• HOW TO COMPLETE THIS TASK: The entries that follow should be reproduced exactly, with no images carried over.

------------------------

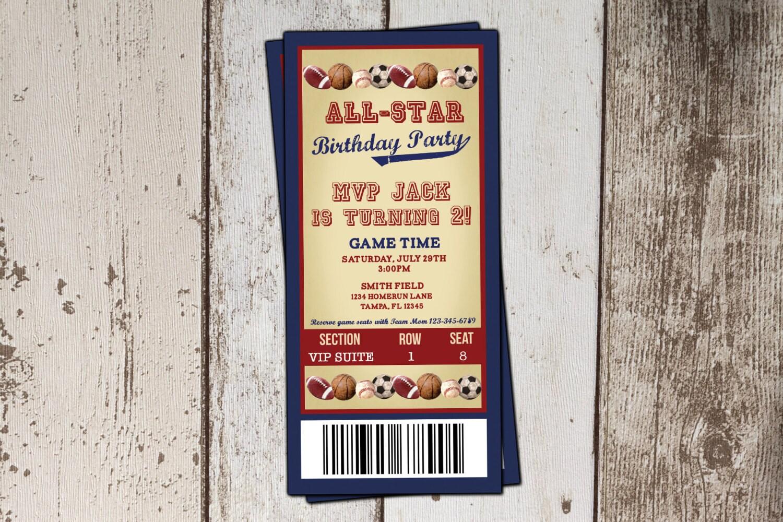 Baseball Ticket Birthday Invitation All-Star Sports Birthday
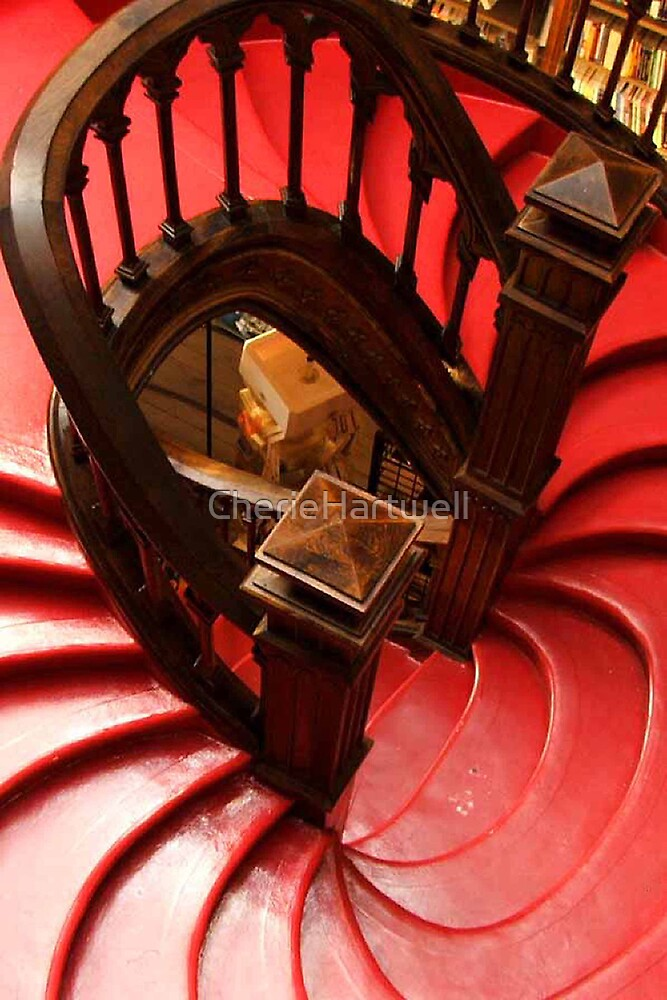 Library Staircase, Porto, Portugal by CherieHartwell
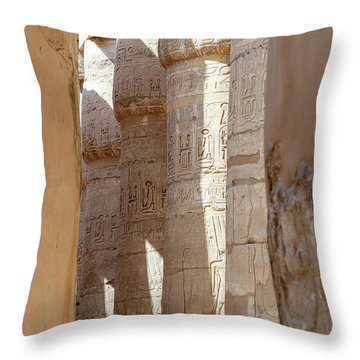 Throw Pillow featuring the photograph Ancient Egypt by Silvia Bruno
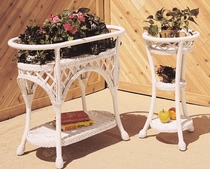 Wicker Three Tier Planter (UPS $20) (40% Off!)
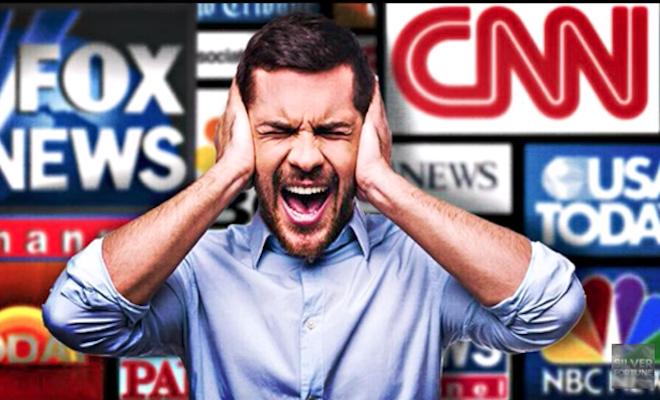CNN Fake news Shot 2017-10-16 at 1.30.36 AM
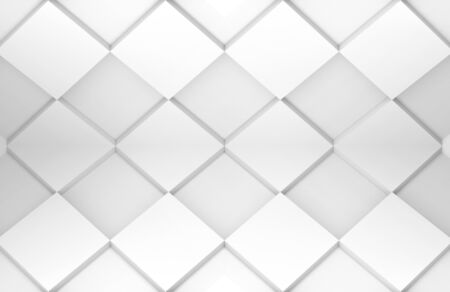 3d rendering. modern minimal style design white grid square tile art pattern texture wall background.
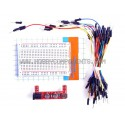 "Red Wings Breadboard Kit - 400 point Breadboard, ""Red Wings"" Power supply module & Cable Bundle"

------------------------

• EXERCISE SOLUTION:
 Baseball Ticket Birthday Invitation All-Star Sports Birthday
 Library Staircase, Porto, Portugal by CherieHartwell
 Throw Pillow featuring the photograph Ancient Egypt by Silvia Bruno
 Wicker Three Tier Planter (UPS $20) (40% Off!)
CNN Fake news Shot 2017-10-16 at 1.30.36 AM
 3d rendering. modern minimal style design white grid square tile art pattern texture wall background.
 "Red Wings Breadboard Kit - 400 point Breadboard, ""Red Wings"" Power supply module & Cable Bundle"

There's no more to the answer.